The case, Planned Parenthood vs. Mayes/Hazelrigg is set to be heard Tuesday morning by the Arizona Supreme Court. The question of the case:
How will two conflicting laws–one passed in 2022 that allows abortion through 15 weeks gestation and another, much older law that effectively bans all abortions unless the life of the pregnant person is at risk–work together to lay out Arizona’s abortion landscape?
In 2022, the Arizona legislature passed Senate Bill 1164 anticipating that the U.S. Supreme Court would rule in some significant way on the continued validity of Roe v. Wade, the case that gave the constitutional right to an abortion. That bill prohibited abortion after 15 weeks gestation.
But when the U.S. Supreme Court overturned Roe v. Wade, then-Attorney General Mark Brnovich acted to reinstate a near-total abortion ban that was still on the books after a century and a half.
“The Howell Code,” named after Judge William T. Howell, was written in 1864 and served as a way to govern Arizona after it first became a territory.
However, the code of laws did not solely focus on abortion issues. It also included other laws such as those that prohibited Black, Indigenous, and Asian people from providing evidence in favor of or against a white person in a criminal trial.
“You would also find prohibitions on marriage between white people and various categories of people of color. At that point, women did not serve on juries,” University of Arizona James E. Rogers College of Law Professor Emerita of Law Barbara Atwood said. “I mean, it's from an era that we today look at as pretty backward thinking, frankly.”
In the almost 50 years that Roe was intact, an injunction against the 1864 law prevented it from being enforced, but it was never removed from statute.
Once the injunction was lifted following the Dobbs v. Jackson decision, Arizona had both a near-total abortion ban in effect and the 15-week gestation law, creating confusion for both providers and patients.
The intervenors in the case, the Yavapai County attorney and Dr. Eric Hazelrigg, disagree claiming that they do not conflict.
“One of the arguments is that the 15-week law, as well as other abortion regulations in this state, don't actually permit abortion,” Atwood said. “They just say when abortion is prohibited. So there's not really a permission of abortion.”
Instead, it explicitly says, “this act does not repeal, by implication or otherwise,” any other of Arizona’s abortion laws, and it specifically names A.R.S. 13-3603–the 1864 law.
“The Arizona legislature has enacted a comprehensive framework of regulations around the topic of abortion…and I think that the legislature perhaps was not willing to say all of that is going to be erased if Roe v. Wade is overturned,” Atwood said.
Atwood believes that part of the statute may just reaffirm the Arizona Court of Appeals ruling, which sided with Planned Parenthood’s argument last December to harmonize both laws by applying a limited view of the near-total ban.
“The way that they came up with to make sense of both laws was to give that old law effect but only to a segment of the population that is prohibited from performing abortions under the old and the new law, and that is not licensed physicians,” Atwood said.
There is also a possibility that the Arizona Supreme Court will view the Court of Appeals' ruling as “overly creative,” according to Atwood.
Now, the issue of harmonizing the two laws is back to the courts, but this time with a six-judge panel instead of its normal seven after Justice William Montgomery recused himself. The justice took a step back from the case after statements that he made against Planned Parenthood resurfaced. In 2017, when Montgomery was a prosecutor, he said Planned Parenthood “is responsible for the greatest generational genocide known to man.” Since he has recused himself, the court is now at risk of a three-three tie vote.
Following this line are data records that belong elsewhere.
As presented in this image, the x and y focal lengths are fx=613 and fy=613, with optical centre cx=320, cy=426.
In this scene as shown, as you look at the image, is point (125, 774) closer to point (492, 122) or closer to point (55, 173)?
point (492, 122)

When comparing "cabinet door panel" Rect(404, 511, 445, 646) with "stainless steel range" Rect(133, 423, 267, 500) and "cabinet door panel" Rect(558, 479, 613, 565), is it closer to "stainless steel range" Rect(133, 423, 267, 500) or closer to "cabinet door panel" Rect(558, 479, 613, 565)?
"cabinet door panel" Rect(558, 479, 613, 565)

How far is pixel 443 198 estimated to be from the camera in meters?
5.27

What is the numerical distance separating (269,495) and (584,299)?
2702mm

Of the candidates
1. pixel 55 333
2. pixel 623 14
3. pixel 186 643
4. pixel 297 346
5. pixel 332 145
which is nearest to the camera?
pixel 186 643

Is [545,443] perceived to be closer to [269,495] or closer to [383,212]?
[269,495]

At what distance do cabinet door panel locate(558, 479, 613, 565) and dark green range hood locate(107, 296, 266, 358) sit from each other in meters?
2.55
If that happens, the Court of Appeals’ decision would be upheld. But will this case ever make it to the U.S. Supreme Court? Atwood says the nation’s higher court would have to decide that it deals with a federal issue, rather than state law if that is the case.
“If there's a state of chaos in the state where (doctors) might be criminally prosecuted for behavior that is unlawful under the territorial ban, but lawful under the 15-week ban or other regulations in Arizona, they have a strong argument that that's a violation of their constitutional right to fair notice about what criminal penalties might be out there.”
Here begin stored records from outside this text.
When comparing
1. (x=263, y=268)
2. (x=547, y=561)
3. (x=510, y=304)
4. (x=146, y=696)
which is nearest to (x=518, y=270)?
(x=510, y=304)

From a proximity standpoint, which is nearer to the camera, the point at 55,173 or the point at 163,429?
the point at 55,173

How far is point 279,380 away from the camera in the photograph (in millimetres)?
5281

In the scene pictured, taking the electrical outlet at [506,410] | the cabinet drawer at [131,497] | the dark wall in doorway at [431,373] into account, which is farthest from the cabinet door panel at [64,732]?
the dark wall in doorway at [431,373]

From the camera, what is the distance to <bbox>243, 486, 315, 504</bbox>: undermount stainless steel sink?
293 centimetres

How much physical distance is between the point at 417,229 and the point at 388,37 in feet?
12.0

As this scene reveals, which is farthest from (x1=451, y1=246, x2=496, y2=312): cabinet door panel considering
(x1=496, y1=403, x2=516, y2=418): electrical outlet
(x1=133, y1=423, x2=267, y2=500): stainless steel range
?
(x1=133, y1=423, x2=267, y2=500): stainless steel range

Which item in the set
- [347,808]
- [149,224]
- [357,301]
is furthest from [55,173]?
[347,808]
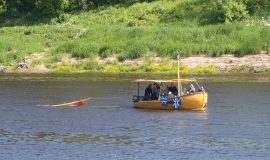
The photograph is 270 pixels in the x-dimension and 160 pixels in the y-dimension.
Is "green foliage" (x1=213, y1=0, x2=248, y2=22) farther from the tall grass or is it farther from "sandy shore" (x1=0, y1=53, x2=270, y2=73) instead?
"sandy shore" (x1=0, y1=53, x2=270, y2=73)

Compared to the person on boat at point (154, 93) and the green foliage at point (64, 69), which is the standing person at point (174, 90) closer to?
the person on boat at point (154, 93)

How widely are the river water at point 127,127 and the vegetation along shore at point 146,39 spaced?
1406cm

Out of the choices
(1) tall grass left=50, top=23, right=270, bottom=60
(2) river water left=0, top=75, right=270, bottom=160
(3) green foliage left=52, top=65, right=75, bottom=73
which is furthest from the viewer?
(3) green foliage left=52, top=65, right=75, bottom=73

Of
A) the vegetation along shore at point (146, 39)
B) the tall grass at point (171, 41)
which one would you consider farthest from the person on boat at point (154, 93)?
the tall grass at point (171, 41)

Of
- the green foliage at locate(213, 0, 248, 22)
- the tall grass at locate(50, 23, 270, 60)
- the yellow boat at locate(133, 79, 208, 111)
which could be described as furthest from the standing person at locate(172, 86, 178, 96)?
the green foliage at locate(213, 0, 248, 22)

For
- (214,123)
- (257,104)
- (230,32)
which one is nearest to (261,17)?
(230,32)

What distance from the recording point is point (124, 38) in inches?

In any case, Atwood noted there is an attempt being made to put a ballot measure forward in 2024 that would enshrine abortion access in Arizona’s constitution.
“(The justices) are very aware that that's also another thing that's happening,” Atwood said. “It doesn't mean that they should stay their hand and wait and see what happens with the constitutional amendment. But that's a piece of this larger universe that makes it quite hard to predict.”
The Arizona Supreme Court isn't expected to rule on the case right away. Until the justices release their decision, patients can seek abortion services until 15 weeks gestation.